Evaluating stocks for your personal investments

Personal investing can make a person become a millionaire in a matter of months if you select the right stocks. When you are looking to expand your investment portfolio to grow your wealth, you need to take a look at the value of the stock you are considering. Good investors don't need to hire brokers to make all their investments happen, they are able to take initiative and do them on their own. Here are a couple things you need when you are evaluating stocks for personal investments:
|
|
- Annual reports
- Executive report
- Balance sheet
- Income statement
- Management information
Annual reports
Marketers are in charge of making the annual report look attractive so it will help to attract new investors.

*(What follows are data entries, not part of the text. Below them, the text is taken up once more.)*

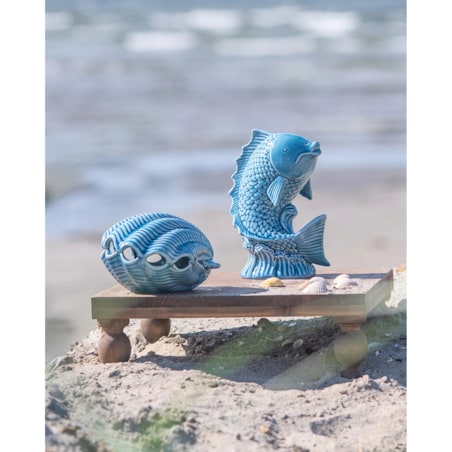 FIGURKA MUSZLA MARYNISTYKA RAFA KORALOWA CERAMICZNA MUSZELKA OZDOBA BIAŁA
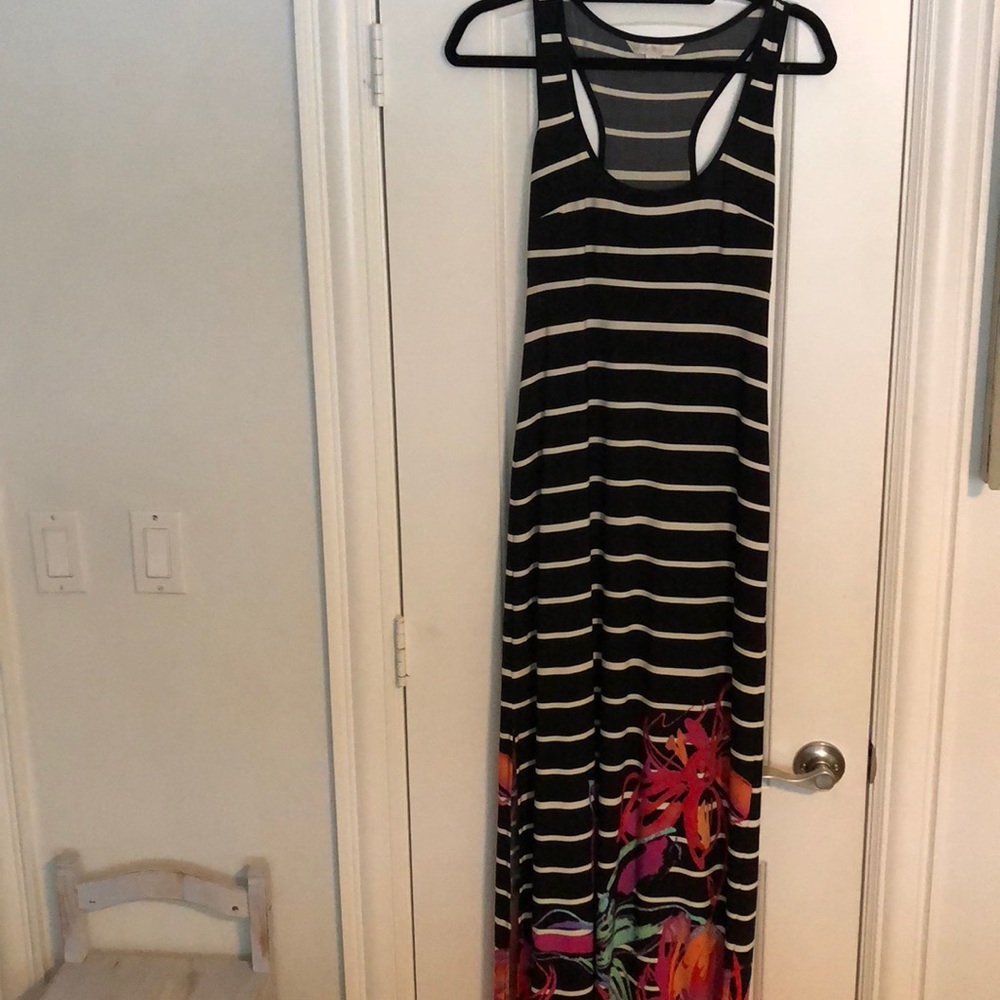 Striped Wild Flower Boston Proper Long Dress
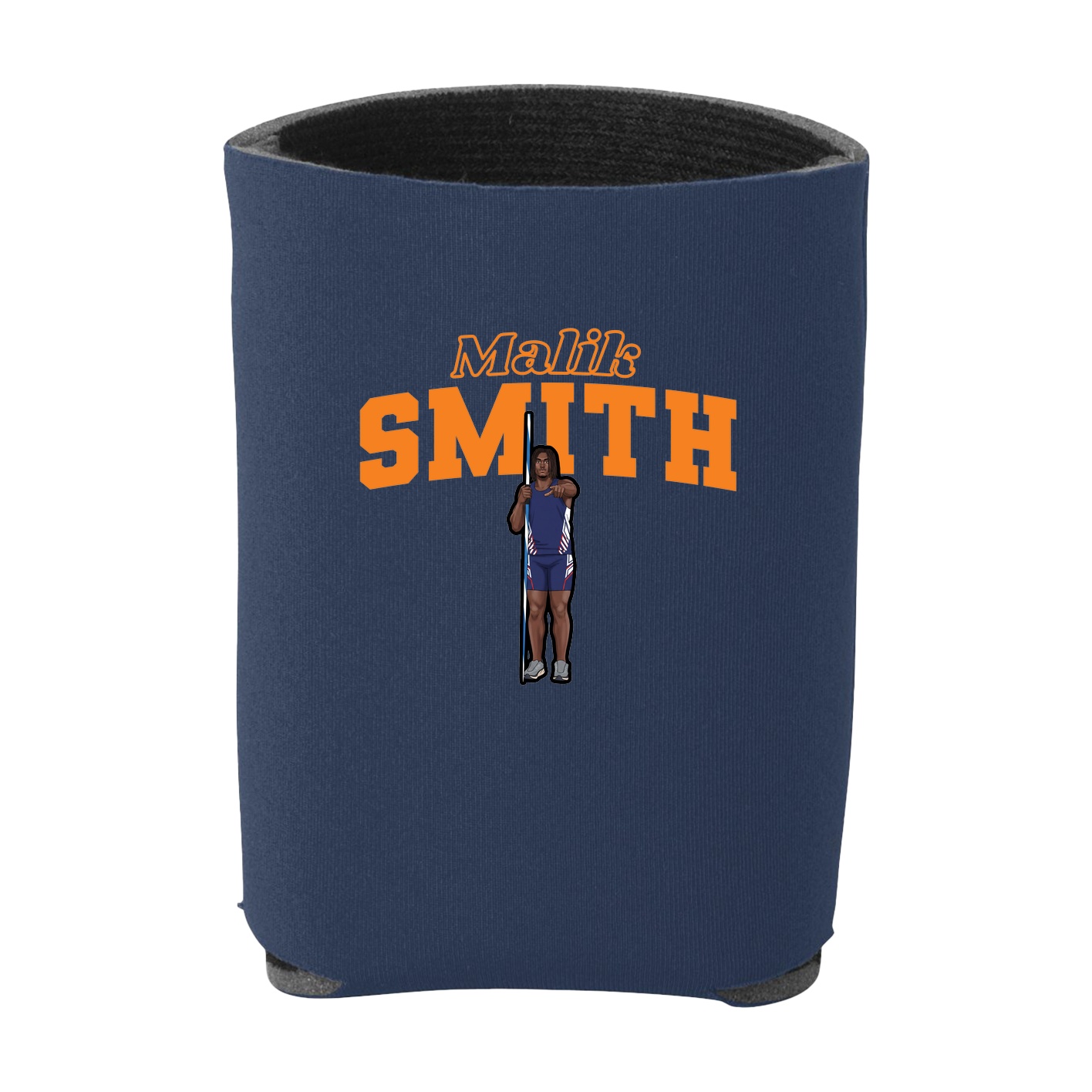 Can Holder — Name Arch in Navy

The annual report is one of the best tools you have at your disposal when you are evaluating stocks. The annual report will talk about the goals of the company and if they were able to achieve their goals from last year or if they exceeded them. Most annual reports will be full of fluff and it can become mind-numbing if you are browsing every page just to find the information you need.
Executive Report
Within the annual report, there will be a section for the executive report. The executive report will talk about the company and why their sales are continuing to increase. The executive report will be short and explain to their investors how the company plans to improve to exceed their expectations for next year. To figure out how much truth is in the executive report, you should find a report from last year to see if they have consistent growth and the changes they have tried.
Balance Sheet
Towards the back of the annual report, look for a consolidated balance sheet. The consolidated balance sheet will provide you with information about the financial position of the company. This report also provides information about the company assets and liabilities. This is a good way to judge a company's performance to see if they are able to pay all their debts or if they are starting to fall behind. Try to avoid investing in a company that is in the red or is on the verge of going into the red.
Income Statement
Next to the balance sheet, you can also view the income statement and the cash flow statement. You need to use this information to make ratio analysis. Use the companies current assets number and divide it by its current liabilities, this will leave you with the current ratio. The current ratio is the number you need to judge the performance of the company and if their stock is worth investing into. Check for the industry ratios to see where this company is at. If they are in the middle, they are pretty solid. You want to avoid a company that is far above their competitors because this normally means this is the peak for this company and you have missed your window of opportunity to make money.
Management Information
The last thing you need to obtain from a company is information about their management. Several companies have some great products, but the people never hear about them because of the poor management of the company. It is not uncommon for people to get greedy and start taking money from the company to fill-up their own wallets. Watch out for strange numbers with a company and red flags with their management. Some of the best companies have declared bankruptcy because their poor management drove them into the ground. Look for a company that has solid managers running it, this is the best way to know your money is safe.